Men don’t collect things.  I noticed in my grandfathers stuff, he was not a collector and didn’t have much besides music, movies & clothes.  That made me think of all the stuff in our home & I realized most of it is mine and the kids.  Men are simple and less complex like that I guess.  In some ways that makes it easy
EPILOGUE:
10 days after this loss and grieving process started I recieved another middle of the night phone call, my grandmother passed.  She was my best friend, I called her every day of my adult life, even when I lived overseas, except for that day. I feel so ungrounded right now.  I have no anchor, I have no base.  I want to run & get on a plane and go somewhere tropical. But I can’t, running will get me no where.  I know I will get through this, but it is incredibly hard to lose the people who raised you within 10 days of each other.  May is not going to be a month I will look back on fondly.
A horse with my grandfathers name won a race today and made my dad’s friend who played it in his memory very happy & as much as I see FB as a hinderance and a bragging distraction sometimes it has been amazing to receieve such heartfelt comments and memories of my grandparents from friends & relatives.  It’s amazing to see how much people care and how much love there is when you are in a tough time
I know what people feel like in loss now, I’ve never had a loss until the past 2 weeks and now I’ve had 2.  I feel numb,lost almost, drifting.
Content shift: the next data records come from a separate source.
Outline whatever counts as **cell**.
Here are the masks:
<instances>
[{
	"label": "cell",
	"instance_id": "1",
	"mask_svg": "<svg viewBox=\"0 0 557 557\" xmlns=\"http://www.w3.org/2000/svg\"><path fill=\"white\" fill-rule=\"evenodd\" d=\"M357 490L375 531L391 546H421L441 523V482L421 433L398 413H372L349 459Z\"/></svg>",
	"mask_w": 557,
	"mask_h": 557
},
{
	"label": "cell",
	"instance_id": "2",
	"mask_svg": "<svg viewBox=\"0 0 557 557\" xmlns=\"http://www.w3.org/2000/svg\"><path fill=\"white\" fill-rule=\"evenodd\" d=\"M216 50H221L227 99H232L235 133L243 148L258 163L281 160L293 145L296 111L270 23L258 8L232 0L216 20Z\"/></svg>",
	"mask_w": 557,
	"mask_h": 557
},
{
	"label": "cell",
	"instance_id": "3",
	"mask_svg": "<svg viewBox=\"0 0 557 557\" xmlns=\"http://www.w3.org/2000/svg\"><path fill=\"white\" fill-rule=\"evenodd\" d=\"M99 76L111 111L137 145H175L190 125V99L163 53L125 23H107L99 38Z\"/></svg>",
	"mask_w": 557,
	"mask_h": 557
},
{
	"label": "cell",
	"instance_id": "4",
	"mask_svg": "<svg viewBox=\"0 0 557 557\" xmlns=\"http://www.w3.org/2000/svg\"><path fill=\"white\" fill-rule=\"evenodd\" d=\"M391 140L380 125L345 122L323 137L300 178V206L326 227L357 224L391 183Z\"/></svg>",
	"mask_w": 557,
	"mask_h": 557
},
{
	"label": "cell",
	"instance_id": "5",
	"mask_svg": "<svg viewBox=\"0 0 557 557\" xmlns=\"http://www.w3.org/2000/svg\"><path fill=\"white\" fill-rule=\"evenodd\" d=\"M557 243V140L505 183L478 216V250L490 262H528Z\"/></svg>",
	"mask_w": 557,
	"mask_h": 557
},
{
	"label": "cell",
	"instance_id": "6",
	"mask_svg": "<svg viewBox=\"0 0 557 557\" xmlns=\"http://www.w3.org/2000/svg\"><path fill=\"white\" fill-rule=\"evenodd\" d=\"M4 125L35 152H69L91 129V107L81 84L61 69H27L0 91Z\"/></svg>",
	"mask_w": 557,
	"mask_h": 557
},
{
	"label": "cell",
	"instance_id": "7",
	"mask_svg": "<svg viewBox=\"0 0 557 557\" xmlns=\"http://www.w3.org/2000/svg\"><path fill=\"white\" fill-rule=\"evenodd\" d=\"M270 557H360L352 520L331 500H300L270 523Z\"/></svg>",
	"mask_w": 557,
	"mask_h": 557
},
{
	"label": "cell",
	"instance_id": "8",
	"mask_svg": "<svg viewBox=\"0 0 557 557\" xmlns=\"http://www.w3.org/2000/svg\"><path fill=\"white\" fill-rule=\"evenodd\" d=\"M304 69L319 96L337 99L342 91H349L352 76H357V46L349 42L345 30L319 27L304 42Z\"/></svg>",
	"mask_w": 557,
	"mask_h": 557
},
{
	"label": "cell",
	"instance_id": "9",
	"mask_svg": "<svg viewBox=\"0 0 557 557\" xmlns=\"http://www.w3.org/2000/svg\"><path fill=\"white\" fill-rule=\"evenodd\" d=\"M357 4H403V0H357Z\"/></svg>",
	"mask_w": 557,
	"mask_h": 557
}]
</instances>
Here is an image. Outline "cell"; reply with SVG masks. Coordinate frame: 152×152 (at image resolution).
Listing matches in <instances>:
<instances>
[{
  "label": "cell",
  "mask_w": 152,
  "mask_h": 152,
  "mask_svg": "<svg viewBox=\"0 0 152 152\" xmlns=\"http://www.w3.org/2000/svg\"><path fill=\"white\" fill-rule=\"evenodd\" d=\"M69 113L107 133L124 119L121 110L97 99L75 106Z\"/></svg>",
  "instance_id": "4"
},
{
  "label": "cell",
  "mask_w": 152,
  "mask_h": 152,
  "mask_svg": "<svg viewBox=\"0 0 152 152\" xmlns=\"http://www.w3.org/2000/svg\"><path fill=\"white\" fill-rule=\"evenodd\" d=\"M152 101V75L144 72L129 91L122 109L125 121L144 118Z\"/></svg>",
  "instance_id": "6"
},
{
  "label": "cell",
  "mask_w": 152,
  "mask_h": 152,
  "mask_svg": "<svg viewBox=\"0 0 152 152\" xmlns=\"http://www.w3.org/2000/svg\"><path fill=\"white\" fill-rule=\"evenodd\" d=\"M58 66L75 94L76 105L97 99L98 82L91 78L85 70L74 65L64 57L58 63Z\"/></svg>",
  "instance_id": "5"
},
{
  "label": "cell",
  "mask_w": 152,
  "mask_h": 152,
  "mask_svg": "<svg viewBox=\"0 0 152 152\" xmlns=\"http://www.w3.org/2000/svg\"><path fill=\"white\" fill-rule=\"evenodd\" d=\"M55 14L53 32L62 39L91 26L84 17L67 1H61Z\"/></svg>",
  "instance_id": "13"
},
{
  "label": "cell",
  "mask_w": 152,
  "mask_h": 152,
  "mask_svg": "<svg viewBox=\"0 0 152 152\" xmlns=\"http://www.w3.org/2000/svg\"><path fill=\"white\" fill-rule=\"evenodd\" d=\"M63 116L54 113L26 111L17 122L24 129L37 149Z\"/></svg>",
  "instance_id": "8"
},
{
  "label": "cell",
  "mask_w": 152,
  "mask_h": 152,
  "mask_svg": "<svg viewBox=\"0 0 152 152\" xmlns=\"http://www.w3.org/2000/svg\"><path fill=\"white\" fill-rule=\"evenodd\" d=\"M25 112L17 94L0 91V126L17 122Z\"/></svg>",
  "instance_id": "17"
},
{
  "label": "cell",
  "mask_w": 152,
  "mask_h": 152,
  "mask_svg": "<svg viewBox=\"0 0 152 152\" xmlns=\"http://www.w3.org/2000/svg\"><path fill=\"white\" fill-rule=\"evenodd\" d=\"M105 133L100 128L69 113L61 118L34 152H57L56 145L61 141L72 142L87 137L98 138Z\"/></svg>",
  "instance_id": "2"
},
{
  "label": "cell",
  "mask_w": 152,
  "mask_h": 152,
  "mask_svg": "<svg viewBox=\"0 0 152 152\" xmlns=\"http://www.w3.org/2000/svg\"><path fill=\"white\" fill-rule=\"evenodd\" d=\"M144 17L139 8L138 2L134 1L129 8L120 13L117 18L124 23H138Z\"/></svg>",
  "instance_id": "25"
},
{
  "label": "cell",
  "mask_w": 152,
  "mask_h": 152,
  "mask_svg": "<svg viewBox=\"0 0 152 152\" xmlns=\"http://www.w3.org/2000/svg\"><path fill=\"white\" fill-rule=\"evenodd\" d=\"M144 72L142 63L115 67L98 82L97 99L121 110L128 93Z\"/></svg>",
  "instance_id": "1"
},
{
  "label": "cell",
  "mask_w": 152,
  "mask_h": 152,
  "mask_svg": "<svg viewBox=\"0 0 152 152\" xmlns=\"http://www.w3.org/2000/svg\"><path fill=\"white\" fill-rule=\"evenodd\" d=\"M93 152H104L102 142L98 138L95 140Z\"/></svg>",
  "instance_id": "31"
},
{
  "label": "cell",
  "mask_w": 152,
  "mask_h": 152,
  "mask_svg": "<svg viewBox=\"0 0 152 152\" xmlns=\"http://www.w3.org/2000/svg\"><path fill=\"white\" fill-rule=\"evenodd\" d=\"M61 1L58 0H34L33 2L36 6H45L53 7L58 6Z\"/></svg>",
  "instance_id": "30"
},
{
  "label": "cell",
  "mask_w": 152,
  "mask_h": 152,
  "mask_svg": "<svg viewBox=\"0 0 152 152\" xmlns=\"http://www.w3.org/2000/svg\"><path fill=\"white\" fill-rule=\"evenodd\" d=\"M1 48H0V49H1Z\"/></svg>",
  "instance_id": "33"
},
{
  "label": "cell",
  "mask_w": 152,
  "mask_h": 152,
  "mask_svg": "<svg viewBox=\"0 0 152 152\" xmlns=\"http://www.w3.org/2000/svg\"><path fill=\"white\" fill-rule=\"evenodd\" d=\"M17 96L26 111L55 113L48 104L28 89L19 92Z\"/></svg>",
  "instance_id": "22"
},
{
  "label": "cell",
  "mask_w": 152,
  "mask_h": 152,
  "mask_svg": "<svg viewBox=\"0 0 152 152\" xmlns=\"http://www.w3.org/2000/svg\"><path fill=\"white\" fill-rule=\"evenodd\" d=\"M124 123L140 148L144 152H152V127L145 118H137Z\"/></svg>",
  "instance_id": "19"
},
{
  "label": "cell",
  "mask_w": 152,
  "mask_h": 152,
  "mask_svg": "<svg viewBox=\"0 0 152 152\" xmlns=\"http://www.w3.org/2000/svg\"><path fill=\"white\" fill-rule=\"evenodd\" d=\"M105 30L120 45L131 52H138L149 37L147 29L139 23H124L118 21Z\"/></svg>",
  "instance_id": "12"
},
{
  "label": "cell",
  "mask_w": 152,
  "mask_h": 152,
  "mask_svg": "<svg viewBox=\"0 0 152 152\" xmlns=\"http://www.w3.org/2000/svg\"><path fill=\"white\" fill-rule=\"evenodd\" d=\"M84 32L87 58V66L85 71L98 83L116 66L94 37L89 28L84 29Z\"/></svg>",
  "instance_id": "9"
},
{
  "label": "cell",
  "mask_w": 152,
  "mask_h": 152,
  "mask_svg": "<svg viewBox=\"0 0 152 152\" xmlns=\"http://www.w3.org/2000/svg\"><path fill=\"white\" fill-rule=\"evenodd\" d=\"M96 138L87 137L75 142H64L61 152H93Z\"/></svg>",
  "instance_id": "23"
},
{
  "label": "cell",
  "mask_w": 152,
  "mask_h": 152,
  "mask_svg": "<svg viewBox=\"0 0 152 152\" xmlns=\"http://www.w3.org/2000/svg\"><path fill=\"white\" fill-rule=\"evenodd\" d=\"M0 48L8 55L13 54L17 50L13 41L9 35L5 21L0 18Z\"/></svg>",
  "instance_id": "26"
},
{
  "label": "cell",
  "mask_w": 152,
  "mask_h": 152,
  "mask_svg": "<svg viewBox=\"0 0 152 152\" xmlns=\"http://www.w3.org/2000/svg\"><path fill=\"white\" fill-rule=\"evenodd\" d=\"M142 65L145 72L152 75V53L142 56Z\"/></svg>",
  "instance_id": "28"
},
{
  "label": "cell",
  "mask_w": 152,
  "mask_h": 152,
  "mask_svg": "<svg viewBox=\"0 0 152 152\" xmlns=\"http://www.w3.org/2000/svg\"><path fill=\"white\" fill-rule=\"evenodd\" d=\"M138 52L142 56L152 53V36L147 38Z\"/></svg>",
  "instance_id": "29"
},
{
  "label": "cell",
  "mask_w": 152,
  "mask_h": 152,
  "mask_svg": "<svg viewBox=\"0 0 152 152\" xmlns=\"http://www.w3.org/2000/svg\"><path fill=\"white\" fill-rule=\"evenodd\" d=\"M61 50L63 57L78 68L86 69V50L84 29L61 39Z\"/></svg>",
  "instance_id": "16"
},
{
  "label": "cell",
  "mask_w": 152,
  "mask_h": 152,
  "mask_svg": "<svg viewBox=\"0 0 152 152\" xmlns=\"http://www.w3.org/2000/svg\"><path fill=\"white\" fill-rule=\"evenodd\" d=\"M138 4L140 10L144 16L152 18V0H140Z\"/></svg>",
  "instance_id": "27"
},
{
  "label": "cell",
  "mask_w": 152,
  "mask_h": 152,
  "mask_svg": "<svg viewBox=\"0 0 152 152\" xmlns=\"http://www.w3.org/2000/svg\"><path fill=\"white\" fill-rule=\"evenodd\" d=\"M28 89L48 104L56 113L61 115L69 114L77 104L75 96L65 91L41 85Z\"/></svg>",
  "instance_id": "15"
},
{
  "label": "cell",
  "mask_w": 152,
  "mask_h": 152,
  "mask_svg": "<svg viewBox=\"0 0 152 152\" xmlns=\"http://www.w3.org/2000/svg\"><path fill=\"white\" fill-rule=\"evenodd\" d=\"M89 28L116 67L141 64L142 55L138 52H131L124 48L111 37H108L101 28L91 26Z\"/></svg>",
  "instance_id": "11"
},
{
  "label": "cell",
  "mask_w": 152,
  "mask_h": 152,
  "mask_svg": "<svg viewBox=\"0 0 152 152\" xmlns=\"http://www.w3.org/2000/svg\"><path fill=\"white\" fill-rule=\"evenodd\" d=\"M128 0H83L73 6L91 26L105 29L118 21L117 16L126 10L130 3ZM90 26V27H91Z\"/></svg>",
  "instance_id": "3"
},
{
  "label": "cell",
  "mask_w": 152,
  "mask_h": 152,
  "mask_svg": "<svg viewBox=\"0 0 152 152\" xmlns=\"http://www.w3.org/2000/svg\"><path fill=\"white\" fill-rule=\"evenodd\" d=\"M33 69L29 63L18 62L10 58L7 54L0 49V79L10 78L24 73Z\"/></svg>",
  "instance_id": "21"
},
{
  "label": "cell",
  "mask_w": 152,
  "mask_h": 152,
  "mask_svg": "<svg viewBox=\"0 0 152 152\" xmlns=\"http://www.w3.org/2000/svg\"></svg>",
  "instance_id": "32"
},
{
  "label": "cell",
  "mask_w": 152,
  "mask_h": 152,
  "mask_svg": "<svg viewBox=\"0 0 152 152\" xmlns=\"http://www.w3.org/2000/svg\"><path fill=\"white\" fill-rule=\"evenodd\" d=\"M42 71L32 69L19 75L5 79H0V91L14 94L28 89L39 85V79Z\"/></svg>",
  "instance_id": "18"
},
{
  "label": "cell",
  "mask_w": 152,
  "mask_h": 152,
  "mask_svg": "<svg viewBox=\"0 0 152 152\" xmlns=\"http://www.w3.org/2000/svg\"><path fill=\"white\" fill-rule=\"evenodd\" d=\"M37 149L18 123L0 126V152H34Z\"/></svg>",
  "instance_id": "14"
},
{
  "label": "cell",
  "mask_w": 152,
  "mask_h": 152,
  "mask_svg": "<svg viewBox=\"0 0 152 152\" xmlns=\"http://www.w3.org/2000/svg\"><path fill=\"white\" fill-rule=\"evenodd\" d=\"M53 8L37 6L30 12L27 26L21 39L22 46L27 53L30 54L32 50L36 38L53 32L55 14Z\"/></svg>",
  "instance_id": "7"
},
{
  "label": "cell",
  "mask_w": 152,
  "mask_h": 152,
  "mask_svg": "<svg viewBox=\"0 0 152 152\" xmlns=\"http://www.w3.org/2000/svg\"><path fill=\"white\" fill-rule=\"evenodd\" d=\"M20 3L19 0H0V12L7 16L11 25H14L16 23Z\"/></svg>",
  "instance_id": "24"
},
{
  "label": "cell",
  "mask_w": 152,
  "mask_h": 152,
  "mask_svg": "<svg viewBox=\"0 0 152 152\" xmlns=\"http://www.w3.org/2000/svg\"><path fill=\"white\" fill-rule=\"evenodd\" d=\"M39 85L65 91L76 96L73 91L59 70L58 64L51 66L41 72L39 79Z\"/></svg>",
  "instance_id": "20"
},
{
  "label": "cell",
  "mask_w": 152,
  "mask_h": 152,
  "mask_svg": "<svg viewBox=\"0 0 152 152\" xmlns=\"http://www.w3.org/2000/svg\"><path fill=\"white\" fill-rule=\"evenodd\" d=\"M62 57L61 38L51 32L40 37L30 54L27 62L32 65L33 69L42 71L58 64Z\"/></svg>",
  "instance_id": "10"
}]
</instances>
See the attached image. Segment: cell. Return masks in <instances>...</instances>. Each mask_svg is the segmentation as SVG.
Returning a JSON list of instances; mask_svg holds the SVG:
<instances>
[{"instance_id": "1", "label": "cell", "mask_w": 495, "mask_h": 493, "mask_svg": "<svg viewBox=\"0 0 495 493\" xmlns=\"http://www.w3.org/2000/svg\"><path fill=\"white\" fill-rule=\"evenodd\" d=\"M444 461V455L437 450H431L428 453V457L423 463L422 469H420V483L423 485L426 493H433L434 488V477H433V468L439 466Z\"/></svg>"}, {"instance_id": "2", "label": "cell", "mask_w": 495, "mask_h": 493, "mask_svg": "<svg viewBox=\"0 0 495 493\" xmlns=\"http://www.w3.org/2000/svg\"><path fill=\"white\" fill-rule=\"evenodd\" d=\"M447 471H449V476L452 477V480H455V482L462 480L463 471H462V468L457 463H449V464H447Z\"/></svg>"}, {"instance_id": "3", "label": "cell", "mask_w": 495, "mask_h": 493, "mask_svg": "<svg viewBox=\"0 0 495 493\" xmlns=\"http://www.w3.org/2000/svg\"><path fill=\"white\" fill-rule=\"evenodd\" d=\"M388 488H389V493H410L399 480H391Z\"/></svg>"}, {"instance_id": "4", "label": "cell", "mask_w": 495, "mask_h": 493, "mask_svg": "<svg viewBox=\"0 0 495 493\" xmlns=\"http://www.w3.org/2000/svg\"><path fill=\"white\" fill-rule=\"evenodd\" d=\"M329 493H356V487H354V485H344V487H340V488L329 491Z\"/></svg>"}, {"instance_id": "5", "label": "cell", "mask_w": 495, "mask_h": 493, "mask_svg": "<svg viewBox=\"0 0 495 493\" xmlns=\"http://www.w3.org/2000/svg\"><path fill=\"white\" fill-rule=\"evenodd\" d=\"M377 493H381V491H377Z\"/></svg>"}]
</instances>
I am going through the motions but not living right now.  I hear the phone ring and I think it’s my grandmother calling a million times a day like she did.  We could chat mindlessly for ever.  Now I won’t have those chats.  I have some of their stuff but all along I thought things to look at and remember would help, but they don’t.  I just wish I could talk to them a little bit. That’s it, nothing dramatic, not wanting them to be with me always or hugs or anything, just talk to them a little.  I hope that my grandmother knows how much she meant to me.  Like most people I never really told her, not too many people are that open and honest in communication.  I think she knew, I tried so much to make her life easy and to be there for her and my grandfather.  I always feel bad, because I had a rough few years when I was a teen.  I was not the nicest or easiest person to be with.  I look outside and all I see is my yard and the flowers that may be blooming soon and birds and I want to call my grandmother and tell her about it, but I can’t.  I can just sit quietly and talk with her in my mind. And tell my kids stories so they won’t ever forget her.  You really can be here and six hours not be here.  Life and death, so quick.  It throws a planner like me off base, it’s hard for me to fathom that it just happened and that’s it.